Rice D, Baltimore D
Proc Natl Acad Sci U S A. 1982 Dec;79(24):7862-5. doi: 10.1073/pnas.79.24.7862.
We have introduced a functionally rearranged murine kappa light chain immunoglobulin (Ig) gene into an Abelson murine leukemia virus-transformed lymphoid cell line. Plasmid pSV2gpt-kappa 41, containing the kappa light chain gene from the myeloma MOPC41 and the selectable marker gene gpt, was introduced into 81A-2 cells by the calcium phosphate coprecipitation technique. Cells expressing the gpt gene were selected by growth in medium containing mycophenolic acid. One transfected cell line, kappa-2, was shown to make kappa mRNA and polypeptide chains and to assemble the kappa chain product with gamma 2b heavy chains to form an apparently complete IgG2b. When bacterial lipopolysaccharide was added to the growth medium, levels of kappa mRNA and polypeptide increased, showing regulated expression of the introduced kappa gene.

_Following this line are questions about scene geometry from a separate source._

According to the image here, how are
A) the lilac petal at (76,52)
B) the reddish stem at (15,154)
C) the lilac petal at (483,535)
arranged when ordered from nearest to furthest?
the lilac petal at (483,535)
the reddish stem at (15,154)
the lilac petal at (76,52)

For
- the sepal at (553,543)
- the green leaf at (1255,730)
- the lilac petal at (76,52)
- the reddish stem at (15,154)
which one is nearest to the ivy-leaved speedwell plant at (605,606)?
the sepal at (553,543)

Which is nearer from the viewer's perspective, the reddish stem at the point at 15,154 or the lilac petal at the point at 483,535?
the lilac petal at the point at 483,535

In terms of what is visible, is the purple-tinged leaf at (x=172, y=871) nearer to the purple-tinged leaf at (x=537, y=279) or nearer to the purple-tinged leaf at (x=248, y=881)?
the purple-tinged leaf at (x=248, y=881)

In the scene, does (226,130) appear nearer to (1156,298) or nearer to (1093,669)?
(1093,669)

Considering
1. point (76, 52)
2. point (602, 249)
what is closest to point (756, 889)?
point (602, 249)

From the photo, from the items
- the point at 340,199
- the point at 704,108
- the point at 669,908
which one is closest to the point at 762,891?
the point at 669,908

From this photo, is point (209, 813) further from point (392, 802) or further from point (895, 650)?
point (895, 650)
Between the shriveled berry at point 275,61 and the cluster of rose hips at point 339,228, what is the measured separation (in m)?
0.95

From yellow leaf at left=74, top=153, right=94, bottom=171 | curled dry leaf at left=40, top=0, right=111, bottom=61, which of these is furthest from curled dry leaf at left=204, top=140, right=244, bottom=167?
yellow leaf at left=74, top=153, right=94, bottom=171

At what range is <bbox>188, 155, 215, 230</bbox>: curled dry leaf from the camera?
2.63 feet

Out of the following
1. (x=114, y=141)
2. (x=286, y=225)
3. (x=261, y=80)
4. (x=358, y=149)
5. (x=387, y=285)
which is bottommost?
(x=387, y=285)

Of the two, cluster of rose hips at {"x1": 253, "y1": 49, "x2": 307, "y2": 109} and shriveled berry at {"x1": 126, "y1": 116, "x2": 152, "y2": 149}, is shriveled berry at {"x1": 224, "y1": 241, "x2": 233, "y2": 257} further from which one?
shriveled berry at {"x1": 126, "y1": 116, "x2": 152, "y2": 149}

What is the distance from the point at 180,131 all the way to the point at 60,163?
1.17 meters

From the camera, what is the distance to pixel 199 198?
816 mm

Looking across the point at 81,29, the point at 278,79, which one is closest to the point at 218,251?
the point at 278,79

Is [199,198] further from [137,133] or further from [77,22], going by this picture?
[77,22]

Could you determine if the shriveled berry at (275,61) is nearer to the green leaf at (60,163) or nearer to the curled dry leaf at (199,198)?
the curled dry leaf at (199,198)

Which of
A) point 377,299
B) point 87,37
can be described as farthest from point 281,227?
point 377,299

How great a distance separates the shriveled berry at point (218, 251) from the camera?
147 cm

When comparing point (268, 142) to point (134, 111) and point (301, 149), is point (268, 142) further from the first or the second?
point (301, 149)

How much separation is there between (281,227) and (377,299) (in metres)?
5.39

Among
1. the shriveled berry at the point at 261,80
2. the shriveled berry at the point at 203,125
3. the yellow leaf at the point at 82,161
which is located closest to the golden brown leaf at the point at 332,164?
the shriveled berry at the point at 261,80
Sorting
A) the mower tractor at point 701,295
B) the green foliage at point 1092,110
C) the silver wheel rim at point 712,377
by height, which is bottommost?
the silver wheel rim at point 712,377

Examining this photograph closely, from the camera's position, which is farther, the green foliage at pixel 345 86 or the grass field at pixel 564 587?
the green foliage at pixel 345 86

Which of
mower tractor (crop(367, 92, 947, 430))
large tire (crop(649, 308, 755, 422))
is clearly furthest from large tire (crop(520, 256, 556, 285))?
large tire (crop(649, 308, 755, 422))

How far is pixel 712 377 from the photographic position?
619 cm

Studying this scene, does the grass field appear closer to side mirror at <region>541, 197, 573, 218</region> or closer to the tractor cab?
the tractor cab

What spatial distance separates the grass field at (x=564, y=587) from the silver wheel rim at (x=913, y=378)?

我们已将功能重排的小鼠κ轻链免疫球蛋白(Ig)基因导入阿贝尔逊小鼠白血病病毒转化的淋巴样细胞系。通过磷酸钙共沉淀技术,将含有来自骨髓瘤MOPC41的κ轻链基因和选择标记基因gpt的质粒pSV2gpt - κ41导入81A - 2细胞。通过在含有霉酚酸的培养基中生长来选择表达gpt基因的细胞。一个转染细胞系κ - 2被证明能产生κ mRNA和多肽链,并将κ链产物与γ2b重链组装形成明显完整的IgG2b。当向生长培养基中添加细菌脂多糖时,κ mRNA和多肽的水平增加,表明导入的κ基因表达受到调控。